Solving the Problems
The trail of clues I found—table and database-file fragmentation and page-density inefficiencies—led me to identify three issues that I needed to address to solve my database-performance problem. First, the largest, most heavily used table needed an index to support a foreign-key constraint. This particular problem wasn't really caused by fragmentation but instead by the table scans of the 2.5GB foreign-key table during updates of the primary-key table. The scans were causing so much disk I/O that it was impossible to tell whether other disk problems existed. Adding the index drastically decreased update times and cut disk I/O by about 80 percent during updates. To address the remaining two issues, I wrote the uspDefragTables stored procedure, which I'll discuss in more detail shortly.

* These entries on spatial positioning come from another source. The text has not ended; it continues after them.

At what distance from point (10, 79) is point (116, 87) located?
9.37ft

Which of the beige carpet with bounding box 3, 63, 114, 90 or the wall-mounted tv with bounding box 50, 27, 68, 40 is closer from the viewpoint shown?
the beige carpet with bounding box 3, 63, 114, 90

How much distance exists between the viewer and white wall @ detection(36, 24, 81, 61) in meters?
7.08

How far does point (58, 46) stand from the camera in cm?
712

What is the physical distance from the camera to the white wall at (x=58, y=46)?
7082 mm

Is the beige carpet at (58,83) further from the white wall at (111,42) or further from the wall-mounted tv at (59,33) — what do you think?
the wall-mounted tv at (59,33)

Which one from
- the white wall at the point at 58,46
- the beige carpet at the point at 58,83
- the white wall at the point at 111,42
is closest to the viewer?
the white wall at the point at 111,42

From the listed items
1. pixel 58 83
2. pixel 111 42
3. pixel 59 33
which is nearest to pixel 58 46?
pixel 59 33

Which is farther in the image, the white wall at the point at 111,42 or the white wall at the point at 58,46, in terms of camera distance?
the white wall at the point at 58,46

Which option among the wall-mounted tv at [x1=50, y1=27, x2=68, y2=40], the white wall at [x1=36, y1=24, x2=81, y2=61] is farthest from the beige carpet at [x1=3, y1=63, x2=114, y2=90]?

The second issue I discovered was that the table was a heap, which means that its data was stored in the order in which it was inserted. This condition by itself wasn't detrimental; the table's pages were only a little fragmented since it received about 75 to 80 percent of the total inserts made to all tables in the database for the database, which had the effect of keeping the extents close together. Remember, though, that the logical and extent fragmentation numbers in DBCC SHOWCONTIG don't apply to a heap; therefore, a heap with 0 percent fragmentation can still be poorly organized for the way an application requests data.
In fact, it was the data's organization that was causing fragmentation-like effects on data retrieval. The largest table holds detail information about various topics for individuals who use the application, and the table's heap structure forces multiple individuals' detail data to share the same page. The net effect is that retrieving all the data for an individual (which can happen dozens of times in a few minutes) forces SQL Server to skip through the table and read a few rows from each of tens of pages per person. Not only does that result in more I/O, but it nearly guarantees that the extents holding those pages won't be adjacent. Additionally, because the table has thousands of inserts per minute, each extent probably holds only a small number of rows for any given individual.
The third issue, which makes the organization of the data even less efficient, is that DBCC SHOWCONTIG showed that page density was less than 50 percent. This meant that the table was using more than twice the pages necessary to store the data. Too many, half-empty pages scattered throughout the database file is a recipe for really bad performance.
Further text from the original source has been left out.